• [What is required] Where a line below contains "Alcelaphus", count it. Reply with the total only.

[Stored data entries]

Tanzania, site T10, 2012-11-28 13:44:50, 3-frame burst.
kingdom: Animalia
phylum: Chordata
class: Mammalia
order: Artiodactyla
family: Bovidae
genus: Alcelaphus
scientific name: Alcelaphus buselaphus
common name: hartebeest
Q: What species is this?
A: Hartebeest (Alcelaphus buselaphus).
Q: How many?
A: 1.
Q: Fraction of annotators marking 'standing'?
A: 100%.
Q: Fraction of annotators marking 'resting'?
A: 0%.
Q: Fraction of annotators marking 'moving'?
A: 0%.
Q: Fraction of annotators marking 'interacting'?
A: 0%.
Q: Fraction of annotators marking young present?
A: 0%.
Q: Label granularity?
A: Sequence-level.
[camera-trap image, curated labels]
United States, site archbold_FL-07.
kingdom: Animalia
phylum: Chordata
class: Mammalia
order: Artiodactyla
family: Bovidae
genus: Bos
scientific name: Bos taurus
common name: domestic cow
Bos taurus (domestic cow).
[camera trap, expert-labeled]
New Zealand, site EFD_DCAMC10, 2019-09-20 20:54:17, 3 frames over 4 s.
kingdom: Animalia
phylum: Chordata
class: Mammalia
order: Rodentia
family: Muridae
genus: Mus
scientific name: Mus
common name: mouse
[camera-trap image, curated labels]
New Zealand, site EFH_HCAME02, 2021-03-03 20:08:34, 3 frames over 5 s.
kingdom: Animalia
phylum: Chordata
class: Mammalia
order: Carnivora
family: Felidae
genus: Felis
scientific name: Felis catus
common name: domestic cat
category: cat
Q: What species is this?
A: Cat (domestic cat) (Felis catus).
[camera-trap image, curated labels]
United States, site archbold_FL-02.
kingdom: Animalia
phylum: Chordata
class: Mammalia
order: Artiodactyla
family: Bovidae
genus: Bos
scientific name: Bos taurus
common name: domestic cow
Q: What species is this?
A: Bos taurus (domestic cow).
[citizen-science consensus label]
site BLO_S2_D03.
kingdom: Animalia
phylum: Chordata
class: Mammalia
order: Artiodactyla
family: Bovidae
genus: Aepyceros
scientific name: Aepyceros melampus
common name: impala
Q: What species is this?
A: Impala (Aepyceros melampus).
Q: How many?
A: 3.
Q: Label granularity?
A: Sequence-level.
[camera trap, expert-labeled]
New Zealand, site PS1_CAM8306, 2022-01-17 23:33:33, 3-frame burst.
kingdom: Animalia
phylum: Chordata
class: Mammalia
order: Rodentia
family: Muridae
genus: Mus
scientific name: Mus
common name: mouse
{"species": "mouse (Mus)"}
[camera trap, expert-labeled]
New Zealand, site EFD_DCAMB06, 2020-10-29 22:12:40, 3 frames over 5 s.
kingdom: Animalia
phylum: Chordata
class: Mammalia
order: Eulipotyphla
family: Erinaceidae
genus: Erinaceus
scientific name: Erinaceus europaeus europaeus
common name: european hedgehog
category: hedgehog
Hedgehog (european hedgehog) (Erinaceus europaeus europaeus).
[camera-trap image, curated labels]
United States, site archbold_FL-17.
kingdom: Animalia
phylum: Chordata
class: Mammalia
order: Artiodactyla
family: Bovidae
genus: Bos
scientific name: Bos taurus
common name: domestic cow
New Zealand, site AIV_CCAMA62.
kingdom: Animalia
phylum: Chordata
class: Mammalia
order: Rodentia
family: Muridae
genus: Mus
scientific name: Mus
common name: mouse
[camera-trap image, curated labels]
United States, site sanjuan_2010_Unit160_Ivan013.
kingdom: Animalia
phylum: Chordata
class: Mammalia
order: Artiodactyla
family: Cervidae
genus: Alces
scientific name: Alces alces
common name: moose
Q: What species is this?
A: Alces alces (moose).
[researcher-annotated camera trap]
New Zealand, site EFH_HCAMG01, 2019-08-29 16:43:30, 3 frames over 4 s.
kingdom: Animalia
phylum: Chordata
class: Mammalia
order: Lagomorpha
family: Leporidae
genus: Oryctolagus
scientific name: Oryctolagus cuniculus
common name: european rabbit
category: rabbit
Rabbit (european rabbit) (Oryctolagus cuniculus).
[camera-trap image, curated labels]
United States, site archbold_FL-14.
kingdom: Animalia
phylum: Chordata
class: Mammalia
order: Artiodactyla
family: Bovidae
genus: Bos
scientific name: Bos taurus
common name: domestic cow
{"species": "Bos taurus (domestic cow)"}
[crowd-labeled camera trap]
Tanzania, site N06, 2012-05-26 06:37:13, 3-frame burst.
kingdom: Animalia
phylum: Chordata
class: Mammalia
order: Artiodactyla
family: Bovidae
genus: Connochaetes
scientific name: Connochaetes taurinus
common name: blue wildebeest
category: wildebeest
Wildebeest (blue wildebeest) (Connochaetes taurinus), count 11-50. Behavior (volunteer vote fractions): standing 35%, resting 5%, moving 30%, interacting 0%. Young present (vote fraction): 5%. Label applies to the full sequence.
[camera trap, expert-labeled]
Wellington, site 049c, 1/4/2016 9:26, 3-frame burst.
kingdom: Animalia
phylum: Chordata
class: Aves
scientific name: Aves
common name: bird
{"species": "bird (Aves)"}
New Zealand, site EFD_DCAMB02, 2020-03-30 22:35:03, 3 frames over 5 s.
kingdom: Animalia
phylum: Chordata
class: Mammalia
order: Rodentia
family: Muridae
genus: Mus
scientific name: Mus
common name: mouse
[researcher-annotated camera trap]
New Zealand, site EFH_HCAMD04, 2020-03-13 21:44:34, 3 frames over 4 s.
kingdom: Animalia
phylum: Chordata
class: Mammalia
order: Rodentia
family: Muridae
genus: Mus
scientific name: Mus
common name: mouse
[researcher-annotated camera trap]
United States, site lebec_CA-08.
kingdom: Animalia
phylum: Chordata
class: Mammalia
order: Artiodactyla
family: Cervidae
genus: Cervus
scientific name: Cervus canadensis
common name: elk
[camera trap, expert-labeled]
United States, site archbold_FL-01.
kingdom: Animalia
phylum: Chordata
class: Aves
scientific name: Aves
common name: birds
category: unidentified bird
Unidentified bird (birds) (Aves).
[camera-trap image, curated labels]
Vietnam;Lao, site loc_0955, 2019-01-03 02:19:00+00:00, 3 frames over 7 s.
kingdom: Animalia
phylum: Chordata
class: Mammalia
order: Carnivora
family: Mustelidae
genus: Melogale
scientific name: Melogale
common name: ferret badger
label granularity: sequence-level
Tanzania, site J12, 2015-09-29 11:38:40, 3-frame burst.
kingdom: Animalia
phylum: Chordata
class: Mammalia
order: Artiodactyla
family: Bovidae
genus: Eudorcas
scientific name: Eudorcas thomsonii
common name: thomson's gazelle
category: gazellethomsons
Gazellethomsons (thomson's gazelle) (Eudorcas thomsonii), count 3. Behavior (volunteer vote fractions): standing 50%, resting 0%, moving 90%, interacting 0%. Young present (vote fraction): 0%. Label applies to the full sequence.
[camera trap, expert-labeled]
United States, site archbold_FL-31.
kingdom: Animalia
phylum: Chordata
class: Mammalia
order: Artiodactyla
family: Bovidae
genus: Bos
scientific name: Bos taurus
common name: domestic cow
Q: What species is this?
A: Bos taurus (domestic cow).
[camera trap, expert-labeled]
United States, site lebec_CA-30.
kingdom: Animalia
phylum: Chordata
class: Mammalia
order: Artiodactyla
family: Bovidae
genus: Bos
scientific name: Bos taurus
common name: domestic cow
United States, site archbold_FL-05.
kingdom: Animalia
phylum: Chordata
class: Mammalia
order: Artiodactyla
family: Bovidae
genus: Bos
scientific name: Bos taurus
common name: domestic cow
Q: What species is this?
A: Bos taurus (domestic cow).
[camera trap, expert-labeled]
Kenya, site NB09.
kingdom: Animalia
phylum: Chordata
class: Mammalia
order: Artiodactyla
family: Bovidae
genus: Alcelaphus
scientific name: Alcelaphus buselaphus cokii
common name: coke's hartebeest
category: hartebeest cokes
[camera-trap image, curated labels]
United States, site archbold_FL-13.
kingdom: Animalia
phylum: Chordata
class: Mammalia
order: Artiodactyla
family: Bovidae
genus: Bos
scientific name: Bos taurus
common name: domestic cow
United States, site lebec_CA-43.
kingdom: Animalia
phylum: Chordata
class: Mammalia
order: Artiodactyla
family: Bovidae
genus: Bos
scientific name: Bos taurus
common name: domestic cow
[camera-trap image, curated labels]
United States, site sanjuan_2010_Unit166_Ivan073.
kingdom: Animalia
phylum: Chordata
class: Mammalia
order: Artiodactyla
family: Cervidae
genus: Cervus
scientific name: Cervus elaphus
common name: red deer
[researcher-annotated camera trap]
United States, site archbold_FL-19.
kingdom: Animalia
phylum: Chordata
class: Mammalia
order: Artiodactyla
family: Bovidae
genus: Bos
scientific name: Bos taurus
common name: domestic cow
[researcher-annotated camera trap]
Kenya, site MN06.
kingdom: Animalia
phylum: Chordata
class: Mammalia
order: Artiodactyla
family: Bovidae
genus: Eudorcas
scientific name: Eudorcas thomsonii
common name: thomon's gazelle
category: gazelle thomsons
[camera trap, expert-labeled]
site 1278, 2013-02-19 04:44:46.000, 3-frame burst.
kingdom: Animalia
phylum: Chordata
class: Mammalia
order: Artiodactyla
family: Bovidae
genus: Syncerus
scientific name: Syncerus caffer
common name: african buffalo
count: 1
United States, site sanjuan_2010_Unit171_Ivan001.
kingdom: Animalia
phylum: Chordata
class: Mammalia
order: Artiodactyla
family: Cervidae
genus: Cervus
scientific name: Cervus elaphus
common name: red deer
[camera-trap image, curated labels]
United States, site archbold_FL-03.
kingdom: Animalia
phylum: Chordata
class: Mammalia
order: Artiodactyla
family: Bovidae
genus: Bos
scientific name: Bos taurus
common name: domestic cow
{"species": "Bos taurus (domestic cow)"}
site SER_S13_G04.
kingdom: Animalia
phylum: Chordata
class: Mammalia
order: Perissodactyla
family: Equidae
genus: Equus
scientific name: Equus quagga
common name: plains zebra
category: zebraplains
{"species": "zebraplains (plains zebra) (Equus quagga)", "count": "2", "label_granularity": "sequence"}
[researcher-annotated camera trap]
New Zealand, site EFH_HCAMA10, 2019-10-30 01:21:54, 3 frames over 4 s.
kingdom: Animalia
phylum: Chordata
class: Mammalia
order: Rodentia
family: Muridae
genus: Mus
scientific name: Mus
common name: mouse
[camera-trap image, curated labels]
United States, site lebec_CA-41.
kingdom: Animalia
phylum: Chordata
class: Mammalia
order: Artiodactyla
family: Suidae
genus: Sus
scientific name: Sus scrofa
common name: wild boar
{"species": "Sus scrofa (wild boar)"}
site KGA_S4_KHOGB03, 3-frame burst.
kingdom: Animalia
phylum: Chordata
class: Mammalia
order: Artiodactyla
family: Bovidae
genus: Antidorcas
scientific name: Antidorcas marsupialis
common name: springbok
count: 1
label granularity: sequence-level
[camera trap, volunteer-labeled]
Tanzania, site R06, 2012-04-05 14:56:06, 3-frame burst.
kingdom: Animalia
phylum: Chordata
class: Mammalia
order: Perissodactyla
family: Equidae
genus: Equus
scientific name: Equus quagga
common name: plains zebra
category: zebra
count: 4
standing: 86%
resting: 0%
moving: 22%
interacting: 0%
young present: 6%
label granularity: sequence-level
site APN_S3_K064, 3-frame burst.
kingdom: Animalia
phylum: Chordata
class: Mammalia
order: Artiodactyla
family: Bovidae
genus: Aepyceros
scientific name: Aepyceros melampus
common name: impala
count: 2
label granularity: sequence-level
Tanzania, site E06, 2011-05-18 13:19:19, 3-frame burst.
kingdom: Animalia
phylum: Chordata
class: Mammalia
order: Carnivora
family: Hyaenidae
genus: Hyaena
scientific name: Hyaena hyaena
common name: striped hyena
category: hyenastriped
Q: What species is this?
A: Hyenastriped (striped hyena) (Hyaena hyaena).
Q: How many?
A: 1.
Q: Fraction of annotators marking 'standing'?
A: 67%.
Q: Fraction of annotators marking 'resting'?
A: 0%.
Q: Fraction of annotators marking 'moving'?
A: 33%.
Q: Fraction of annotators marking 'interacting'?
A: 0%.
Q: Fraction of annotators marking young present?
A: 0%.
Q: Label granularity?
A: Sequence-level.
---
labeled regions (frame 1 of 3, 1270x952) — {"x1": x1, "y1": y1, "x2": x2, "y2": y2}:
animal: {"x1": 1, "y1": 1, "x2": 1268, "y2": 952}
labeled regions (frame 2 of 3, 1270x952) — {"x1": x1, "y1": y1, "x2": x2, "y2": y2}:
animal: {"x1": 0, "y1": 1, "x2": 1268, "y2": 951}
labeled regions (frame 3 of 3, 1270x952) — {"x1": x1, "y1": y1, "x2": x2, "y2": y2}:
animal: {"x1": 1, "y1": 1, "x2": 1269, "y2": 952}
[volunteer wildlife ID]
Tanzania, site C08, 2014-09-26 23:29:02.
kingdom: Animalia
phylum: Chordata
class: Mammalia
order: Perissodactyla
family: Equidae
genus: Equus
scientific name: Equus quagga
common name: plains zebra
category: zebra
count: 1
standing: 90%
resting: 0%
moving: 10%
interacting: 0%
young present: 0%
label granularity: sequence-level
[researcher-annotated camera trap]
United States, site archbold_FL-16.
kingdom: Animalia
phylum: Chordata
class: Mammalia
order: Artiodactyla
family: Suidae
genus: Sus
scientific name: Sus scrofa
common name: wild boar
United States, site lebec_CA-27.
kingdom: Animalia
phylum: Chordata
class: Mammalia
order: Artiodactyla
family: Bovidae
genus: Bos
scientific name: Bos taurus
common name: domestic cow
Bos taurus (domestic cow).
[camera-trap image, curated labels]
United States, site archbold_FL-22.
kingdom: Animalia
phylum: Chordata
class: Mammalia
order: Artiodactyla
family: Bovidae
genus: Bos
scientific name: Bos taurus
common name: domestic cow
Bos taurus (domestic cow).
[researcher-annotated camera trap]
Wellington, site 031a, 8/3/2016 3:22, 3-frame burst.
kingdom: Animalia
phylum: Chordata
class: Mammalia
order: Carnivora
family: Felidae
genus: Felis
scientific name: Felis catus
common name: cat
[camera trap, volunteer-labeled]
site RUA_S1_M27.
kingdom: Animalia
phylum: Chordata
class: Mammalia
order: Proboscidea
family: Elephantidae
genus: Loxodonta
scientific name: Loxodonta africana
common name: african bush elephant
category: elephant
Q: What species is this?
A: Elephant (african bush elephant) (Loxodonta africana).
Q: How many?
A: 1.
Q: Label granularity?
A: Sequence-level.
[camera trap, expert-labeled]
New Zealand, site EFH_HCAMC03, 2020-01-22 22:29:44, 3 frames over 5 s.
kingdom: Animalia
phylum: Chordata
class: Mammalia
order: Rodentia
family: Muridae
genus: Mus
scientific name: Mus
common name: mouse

• [Task answer] 5